None, generally, though individual covens may have some. The local coven should be contacted if specific questions arise.

Basic Teachings or Beliefs:

Underlying agreements are summed up in the 'Principles of Wiccan Beliefs' adopted by the American Council of Witches:
( 1) We practice Rites to attune ourselves with the natural rhythm of life forces marked by the Phases of the Moon and the Seasonal Quarters and Cross Quarters.
( 2) We recognize that our intelligence gives us a unique responsibility toward our environment. We seek to live in harmony with Nature, in ecological balance offering fulfillment to life and consciousness with an evolutionary concept.
( 3) We acknowledge a depth of power far greater than is apparent to the average person. Because it is far greater than ordinary, it is sometimes called 'supernatural,' but we see it as lying within that which is naturally potential to all.
( 4) We conceive the Creative Power in the Universe as manifesting through polarity - as masculine and feminine - and that this same Creative Power lives in all people, and functions through the interaction of the masculine and feminine. We value neither above the other, knowing each to be supportive of the other. We value Sex as pleasure, as the symbol and embodiment of life, and as one of the sources of energies used in magical practice and religious worship.
( 5) We recognize both outer worlds and inner or psychological worlds - sometimes known as the Spiritual World, the collective Unconscious, the Inner Planes, etc. - and we see the interaction of these two dimensions as the basis for paranormal phenomena and magical exercises. We neglect neither dimension for the other, seeing both as necessary for our fulfillment.
( 6) We do not recognize any authoritarian hierarchy, but do honor those who teach. Respect those who share their greater knowledge and wisdom, and acknowledge those who have courageously given of themselves in leadership.
( 7) We see religion, magick, and wisdom-in-living as being united in the way one views the world and lives within it - a world-view and philosophy-of-life, which we identify as Witchcraft, the Wiccan Way.
( 8) Calling oneself a 'Witch' does not make a witch - but neither does heredity itself, or the collecting of titles, degrees, and initiations. A Witch seeks to control the forces within him/herself that make life possible in order to live wisely and well without harm to others, and in harmony with Nature.
( 9) We acknowledge that it is the affirmation and fulfillment of life, in a continuation of evolution and development of consciousness, that gives meaning to the Universe we know, and to our personal role in it.
(10) Our only animosity toward Christianity, or toward any other religion or philosophy-of-life, is to the extent that its institutions have claimed to be 'the only way' and have sought to deny freedom to others and to suppress other ways of religious practice and belief.
(11) As American Witches, we are not threatened by debates on the history of the Craft, the origins of various terms, the legitimacy of various aspects of different traditions. We are concerned with the present, and our future.
(12) We do not accept the concept of 'absolute evil,' nor do we worship any entity known as 'Satan' or 'the devil' as defined by the Christian tradition. We do not seek power through the suffering of others, nor do we accept the concept that personal benefit can be only derived by denial to another.
(13) We acknowledge that we seek within Nature for that which is contributory to our health and well-being.
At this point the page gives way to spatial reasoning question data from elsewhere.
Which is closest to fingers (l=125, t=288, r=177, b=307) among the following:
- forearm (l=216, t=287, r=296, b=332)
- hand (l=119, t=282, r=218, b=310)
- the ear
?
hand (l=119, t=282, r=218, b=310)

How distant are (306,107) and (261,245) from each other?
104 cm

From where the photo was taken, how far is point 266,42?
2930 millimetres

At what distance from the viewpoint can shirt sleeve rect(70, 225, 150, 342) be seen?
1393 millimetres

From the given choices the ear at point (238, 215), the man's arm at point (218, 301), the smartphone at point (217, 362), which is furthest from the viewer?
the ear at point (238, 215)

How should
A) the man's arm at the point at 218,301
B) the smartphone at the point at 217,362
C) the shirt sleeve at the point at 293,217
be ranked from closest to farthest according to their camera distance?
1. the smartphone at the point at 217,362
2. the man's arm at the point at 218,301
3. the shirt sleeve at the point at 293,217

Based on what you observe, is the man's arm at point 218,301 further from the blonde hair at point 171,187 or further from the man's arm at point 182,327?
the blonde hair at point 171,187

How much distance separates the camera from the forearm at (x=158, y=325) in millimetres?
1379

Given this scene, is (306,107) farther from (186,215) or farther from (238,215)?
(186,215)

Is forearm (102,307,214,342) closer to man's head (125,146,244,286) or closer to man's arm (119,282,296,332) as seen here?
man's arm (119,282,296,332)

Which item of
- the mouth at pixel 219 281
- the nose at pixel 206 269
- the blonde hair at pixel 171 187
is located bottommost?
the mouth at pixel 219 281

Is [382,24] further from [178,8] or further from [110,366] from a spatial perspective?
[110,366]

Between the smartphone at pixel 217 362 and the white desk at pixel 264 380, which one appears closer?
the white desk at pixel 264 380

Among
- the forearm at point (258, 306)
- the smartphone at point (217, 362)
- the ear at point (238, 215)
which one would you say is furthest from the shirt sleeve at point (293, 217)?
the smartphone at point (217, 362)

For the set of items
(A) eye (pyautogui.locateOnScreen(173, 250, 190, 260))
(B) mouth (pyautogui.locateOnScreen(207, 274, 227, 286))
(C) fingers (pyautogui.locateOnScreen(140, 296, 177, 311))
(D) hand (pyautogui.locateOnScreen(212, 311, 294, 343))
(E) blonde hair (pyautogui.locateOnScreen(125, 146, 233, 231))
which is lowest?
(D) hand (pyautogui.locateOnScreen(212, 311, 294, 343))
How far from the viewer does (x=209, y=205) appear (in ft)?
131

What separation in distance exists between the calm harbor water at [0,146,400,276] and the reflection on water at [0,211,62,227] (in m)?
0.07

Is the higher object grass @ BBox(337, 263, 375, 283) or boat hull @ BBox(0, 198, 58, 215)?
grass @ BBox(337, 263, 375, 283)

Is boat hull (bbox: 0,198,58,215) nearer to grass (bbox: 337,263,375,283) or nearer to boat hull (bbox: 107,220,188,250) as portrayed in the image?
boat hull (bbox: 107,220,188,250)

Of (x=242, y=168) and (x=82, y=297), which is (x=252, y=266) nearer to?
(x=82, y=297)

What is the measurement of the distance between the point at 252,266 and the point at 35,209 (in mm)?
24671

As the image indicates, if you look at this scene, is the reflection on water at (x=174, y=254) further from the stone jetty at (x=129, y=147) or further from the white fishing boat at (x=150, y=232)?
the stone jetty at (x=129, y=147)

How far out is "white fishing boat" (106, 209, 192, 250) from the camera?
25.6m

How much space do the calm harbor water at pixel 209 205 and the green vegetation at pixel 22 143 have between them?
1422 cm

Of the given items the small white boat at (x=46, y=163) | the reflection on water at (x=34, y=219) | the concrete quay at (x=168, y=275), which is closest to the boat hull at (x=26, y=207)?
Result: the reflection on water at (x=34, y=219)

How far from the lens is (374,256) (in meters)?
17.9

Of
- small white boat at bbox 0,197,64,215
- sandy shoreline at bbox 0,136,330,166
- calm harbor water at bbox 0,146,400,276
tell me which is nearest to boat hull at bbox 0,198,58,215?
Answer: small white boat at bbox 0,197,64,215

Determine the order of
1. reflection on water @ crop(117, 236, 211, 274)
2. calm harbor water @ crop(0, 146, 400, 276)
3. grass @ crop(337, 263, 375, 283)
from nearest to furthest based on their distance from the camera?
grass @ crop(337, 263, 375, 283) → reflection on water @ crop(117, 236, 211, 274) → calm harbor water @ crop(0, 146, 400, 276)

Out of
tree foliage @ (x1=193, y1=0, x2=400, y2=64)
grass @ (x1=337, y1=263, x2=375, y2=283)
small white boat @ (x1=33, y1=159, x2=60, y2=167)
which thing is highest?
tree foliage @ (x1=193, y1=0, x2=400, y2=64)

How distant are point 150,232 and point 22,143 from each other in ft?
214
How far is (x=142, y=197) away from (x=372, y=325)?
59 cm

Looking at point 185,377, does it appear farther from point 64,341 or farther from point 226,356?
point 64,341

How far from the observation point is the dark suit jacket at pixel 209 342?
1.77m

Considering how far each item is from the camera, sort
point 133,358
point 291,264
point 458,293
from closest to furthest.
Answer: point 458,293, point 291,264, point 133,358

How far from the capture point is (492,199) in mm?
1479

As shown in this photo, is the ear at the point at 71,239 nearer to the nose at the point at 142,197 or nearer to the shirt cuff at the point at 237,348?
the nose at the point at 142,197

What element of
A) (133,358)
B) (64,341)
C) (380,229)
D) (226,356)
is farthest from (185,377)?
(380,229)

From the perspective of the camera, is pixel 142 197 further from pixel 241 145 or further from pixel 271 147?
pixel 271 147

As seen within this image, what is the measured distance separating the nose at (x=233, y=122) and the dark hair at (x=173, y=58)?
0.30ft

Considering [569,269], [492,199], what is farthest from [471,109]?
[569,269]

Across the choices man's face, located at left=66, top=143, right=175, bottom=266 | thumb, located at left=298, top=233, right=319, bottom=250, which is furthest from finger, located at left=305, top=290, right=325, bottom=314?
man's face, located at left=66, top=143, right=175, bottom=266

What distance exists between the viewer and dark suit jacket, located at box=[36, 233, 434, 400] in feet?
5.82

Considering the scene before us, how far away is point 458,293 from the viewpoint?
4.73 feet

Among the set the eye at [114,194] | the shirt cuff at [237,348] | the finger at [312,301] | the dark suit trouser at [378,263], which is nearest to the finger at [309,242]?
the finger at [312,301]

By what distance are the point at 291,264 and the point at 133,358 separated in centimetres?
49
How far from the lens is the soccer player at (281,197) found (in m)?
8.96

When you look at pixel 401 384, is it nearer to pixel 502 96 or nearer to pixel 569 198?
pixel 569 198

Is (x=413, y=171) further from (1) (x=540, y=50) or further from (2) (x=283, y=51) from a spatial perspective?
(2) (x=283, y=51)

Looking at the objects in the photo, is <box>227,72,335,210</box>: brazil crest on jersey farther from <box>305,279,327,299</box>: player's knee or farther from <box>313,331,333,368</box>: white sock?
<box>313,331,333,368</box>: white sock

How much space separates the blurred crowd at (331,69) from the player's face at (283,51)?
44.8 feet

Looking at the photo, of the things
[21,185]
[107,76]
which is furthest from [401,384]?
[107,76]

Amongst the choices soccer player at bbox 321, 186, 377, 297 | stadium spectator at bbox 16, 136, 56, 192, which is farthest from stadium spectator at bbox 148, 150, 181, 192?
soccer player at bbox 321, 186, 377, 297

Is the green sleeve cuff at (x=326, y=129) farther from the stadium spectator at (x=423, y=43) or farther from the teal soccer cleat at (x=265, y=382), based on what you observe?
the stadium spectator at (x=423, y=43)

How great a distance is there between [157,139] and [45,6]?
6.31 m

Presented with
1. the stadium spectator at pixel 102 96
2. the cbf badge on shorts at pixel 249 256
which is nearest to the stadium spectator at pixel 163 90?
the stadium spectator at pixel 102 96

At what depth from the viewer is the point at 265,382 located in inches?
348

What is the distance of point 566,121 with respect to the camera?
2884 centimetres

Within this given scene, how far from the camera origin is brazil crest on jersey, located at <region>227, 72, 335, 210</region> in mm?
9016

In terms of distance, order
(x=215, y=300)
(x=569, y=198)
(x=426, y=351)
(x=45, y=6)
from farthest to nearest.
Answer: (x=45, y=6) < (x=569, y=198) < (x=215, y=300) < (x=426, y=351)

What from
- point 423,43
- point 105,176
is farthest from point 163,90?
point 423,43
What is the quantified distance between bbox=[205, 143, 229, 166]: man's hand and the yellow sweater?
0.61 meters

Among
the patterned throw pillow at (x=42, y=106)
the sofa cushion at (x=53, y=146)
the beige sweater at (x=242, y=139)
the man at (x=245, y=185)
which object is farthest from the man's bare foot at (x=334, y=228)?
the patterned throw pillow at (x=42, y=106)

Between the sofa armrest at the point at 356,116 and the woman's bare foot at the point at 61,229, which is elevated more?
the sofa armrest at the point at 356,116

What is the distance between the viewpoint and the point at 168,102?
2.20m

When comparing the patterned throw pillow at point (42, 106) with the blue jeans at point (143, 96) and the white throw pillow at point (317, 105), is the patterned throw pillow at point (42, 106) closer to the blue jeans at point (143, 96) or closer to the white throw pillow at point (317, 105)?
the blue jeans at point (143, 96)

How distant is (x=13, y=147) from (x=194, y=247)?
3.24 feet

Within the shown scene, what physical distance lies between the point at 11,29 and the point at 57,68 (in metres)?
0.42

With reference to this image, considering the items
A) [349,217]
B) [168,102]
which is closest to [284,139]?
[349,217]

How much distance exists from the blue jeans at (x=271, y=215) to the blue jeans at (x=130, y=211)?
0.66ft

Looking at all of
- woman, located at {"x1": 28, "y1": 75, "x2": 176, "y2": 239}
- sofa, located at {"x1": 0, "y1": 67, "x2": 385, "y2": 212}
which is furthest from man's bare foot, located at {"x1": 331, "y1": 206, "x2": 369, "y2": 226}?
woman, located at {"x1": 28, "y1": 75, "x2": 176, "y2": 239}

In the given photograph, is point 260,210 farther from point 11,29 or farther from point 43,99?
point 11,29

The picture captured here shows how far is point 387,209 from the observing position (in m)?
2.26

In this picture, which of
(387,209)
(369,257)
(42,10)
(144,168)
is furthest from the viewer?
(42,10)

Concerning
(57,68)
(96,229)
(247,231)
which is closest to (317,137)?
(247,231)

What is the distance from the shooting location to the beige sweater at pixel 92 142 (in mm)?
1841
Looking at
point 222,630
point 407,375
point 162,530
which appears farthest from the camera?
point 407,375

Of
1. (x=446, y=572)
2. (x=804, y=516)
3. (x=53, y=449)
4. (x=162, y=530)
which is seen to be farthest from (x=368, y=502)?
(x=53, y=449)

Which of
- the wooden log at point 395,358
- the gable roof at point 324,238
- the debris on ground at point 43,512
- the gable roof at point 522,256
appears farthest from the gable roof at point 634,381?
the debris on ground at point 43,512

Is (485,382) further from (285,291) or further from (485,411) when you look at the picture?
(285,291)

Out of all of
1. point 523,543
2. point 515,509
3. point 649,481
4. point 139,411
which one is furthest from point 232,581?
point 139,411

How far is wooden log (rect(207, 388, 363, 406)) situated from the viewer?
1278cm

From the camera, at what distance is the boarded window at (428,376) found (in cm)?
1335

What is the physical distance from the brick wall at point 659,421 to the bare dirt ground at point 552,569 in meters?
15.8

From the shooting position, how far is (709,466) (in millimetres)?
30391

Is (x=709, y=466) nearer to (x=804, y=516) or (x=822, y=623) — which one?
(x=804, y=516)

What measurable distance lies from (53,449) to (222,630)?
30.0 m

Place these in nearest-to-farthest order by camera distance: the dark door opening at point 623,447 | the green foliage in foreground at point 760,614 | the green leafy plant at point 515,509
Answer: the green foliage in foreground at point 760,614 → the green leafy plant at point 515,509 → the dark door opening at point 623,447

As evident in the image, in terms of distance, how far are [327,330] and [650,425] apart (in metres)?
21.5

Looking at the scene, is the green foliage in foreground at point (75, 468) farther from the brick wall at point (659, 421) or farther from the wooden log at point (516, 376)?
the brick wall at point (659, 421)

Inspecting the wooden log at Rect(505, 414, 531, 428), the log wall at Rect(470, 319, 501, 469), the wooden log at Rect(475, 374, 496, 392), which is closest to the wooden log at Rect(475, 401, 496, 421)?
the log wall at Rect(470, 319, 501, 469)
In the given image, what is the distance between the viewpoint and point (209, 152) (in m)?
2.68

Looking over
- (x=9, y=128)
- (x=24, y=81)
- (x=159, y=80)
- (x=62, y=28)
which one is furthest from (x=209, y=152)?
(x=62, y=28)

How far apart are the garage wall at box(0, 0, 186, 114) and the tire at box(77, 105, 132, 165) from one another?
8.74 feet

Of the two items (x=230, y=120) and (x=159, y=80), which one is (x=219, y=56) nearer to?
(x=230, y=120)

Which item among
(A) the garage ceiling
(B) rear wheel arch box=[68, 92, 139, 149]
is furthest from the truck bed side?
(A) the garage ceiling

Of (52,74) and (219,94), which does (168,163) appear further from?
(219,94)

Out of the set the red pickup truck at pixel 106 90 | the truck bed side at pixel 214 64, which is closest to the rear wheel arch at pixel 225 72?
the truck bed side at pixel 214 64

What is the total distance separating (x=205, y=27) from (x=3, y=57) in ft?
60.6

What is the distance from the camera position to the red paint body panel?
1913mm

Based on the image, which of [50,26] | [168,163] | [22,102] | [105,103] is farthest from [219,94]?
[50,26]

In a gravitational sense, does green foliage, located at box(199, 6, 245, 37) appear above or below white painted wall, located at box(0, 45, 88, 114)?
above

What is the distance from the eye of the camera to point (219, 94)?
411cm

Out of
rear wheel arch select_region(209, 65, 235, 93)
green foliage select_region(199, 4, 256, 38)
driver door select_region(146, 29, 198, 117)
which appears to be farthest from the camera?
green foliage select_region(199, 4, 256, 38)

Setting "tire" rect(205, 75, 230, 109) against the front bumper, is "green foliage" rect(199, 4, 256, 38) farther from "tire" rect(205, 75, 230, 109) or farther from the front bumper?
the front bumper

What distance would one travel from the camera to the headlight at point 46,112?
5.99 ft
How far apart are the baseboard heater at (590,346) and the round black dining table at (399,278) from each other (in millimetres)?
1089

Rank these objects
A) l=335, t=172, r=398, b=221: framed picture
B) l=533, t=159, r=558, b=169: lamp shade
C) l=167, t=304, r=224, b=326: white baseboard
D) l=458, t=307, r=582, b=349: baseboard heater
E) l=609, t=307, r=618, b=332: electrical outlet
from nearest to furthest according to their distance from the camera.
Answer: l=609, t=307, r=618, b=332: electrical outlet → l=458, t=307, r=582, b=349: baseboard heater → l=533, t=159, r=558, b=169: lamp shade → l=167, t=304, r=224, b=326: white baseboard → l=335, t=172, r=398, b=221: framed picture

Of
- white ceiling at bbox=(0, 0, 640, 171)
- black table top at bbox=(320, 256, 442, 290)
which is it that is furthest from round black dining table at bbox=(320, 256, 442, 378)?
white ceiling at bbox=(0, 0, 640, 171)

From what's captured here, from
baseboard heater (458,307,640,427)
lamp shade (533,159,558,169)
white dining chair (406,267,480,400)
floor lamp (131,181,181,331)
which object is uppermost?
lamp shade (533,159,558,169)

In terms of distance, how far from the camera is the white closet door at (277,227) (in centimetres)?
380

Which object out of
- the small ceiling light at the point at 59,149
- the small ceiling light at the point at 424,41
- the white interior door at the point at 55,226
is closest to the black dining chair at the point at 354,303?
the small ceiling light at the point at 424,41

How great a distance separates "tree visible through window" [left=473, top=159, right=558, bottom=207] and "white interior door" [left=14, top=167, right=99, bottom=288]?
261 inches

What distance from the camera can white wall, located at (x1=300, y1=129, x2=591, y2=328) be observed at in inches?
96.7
Specific expression of beliefs will vary widely, due to ethnic roots or the traditions of the individual coven.

Creedal Statements and/or Authoritative Literature:

(See also 'Basic Beliefs') All witches use two books, a 'grimoire' or book of spells and magical procedures; and a 'book of shadows' or book of ritual. Each coven will use a different grimoire and/or book of shadows.

Ethical Practices:

Wiccan ethics are summed up in the law called the Wiccan Rede,

'If Ye Harm None, Do As Ye Will.'

How Does Witchcraft Recruit New Members?

Witches do not proselytize, but welcome inquiries from those who hear about the Craft by either word of mouth or the media.

Relationship with Other Religions:

Cooperation with the whole Pagan community is very high. Relations with other religions are cordial, except those groups which have sought to persecute and defame the Craft.